# LISTED RECORDS start

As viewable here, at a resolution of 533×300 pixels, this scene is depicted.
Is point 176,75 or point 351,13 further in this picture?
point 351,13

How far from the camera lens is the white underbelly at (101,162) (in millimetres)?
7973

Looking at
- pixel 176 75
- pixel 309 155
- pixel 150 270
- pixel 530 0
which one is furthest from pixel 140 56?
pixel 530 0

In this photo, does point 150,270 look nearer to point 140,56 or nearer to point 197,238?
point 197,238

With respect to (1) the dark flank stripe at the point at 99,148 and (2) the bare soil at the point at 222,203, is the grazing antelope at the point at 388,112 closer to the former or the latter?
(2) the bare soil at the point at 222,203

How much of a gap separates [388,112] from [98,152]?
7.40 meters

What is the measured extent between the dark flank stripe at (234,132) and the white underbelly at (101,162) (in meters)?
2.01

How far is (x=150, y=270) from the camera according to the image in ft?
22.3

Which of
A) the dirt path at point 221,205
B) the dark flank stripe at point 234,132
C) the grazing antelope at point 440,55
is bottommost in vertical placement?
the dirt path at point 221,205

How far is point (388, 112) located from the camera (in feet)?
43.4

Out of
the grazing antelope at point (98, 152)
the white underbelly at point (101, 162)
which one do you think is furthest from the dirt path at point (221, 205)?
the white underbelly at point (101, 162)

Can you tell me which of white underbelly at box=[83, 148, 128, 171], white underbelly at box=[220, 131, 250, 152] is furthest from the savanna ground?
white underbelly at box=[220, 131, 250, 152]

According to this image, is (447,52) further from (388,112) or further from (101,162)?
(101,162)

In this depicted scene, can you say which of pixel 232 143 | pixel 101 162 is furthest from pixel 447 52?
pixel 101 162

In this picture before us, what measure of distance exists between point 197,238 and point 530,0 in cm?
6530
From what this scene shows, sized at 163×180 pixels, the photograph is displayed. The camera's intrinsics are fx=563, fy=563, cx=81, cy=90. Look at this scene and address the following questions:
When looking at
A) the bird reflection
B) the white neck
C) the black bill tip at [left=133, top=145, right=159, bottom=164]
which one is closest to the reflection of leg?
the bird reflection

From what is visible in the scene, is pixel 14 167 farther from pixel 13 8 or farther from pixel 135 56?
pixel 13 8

# LISTED RECORDS end

DIRECTION:
Give every line of the entries above as a JSON list of strings, one string per line and no strings for blank lines.

OUTPUT:
[
  "As viewable here, at a resolution of 533×300 pixels, this scene is depicted.",
  "Is point 176,75 or point 351,13 further in this picture?",
  "point 351,13",
  "How far from the camera lens is the white underbelly at (101,162) (in millimetres)?",
  "7973",
  "Looking at",
  "- pixel 176 75",
  "- pixel 309 155",
  "- pixel 150 270",
  "- pixel 530 0",
  "which one is furthest from pixel 140 56?",
  "pixel 530 0",
  "In this photo, does point 150,270 look nearer to point 140,56 or nearer to point 197,238?",
  "point 197,238",
  "With respect to (1) the dark flank stripe at the point at 99,148 and (2) the bare soil at the point at 222,203, is the grazing antelope at the point at 388,112 closer to the former or the latter?",
  "(2) the bare soil at the point at 222,203",
  "How much of a gap separates [388,112] from [98,152]?",
  "7.40 meters",
  "What is the measured extent between the dark flank stripe at (234,132) and the white underbelly at (101,162) (in meters)?",
  "2.01",
  "How far is (x=150, y=270) from the camera according to the image in ft?",
  "22.3",
  "Which of",
  "A) the dirt path at point 221,205",
  "B) the dark flank stripe at point 234,132",
  "C) the grazing antelope at point 440,55",
  "is bottommost in vertical placement?",
  "the dirt path at point 221,205",
  "How far is point (388, 112) located from the camera (in feet)?",
  "43.4",
  "Out of",
  "the grazing antelope at point (98, 152)",
  "the white underbelly at point (101, 162)",
  "which one do you think is furthest from the dirt path at point (221, 205)?",
  "the white underbelly at point (101, 162)",
  "Can you tell me which of white underbelly at box=[83, 148, 128, 171], white underbelly at box=[220, 131, 250, 152] is furthest from the savanna ground?",
  "white underbelly at box=[220, 131, 250, 152]",
  "According to this image, is (447,52) further from (388,112) or further from (101,162)?",
  "(101,162)",
  "In this depicted scene, can you say which of pixel 232 143 | pixel 101 162 is furthest from pixel 447 52?",
  "pixel 101 162",
  "In this picture before us, what measure of distance exists between point 197,238 and point 530,0 in cm?",
  "6530",
  "From what this scene shows, sized at 163×180 pixels, the photograph is displayed. The camera's intrinsics are fx=563, fy=563, cx=81, cy=90. Look at this scene and address the following questions:",
  "When looking at",
  "A) the bird reflection",
  "B) the white neck",
  "C) the black bill tip at [left=133, top=145, right=159, bottom=164]",
  "which one is closest to the reflection of leg?",
  "the bird reflection",
  "From what is visible in the scene, is pixel 14 167 farther from pixel 13 8 or farther from pixel 135 56?",
  "pixel 13 8"
]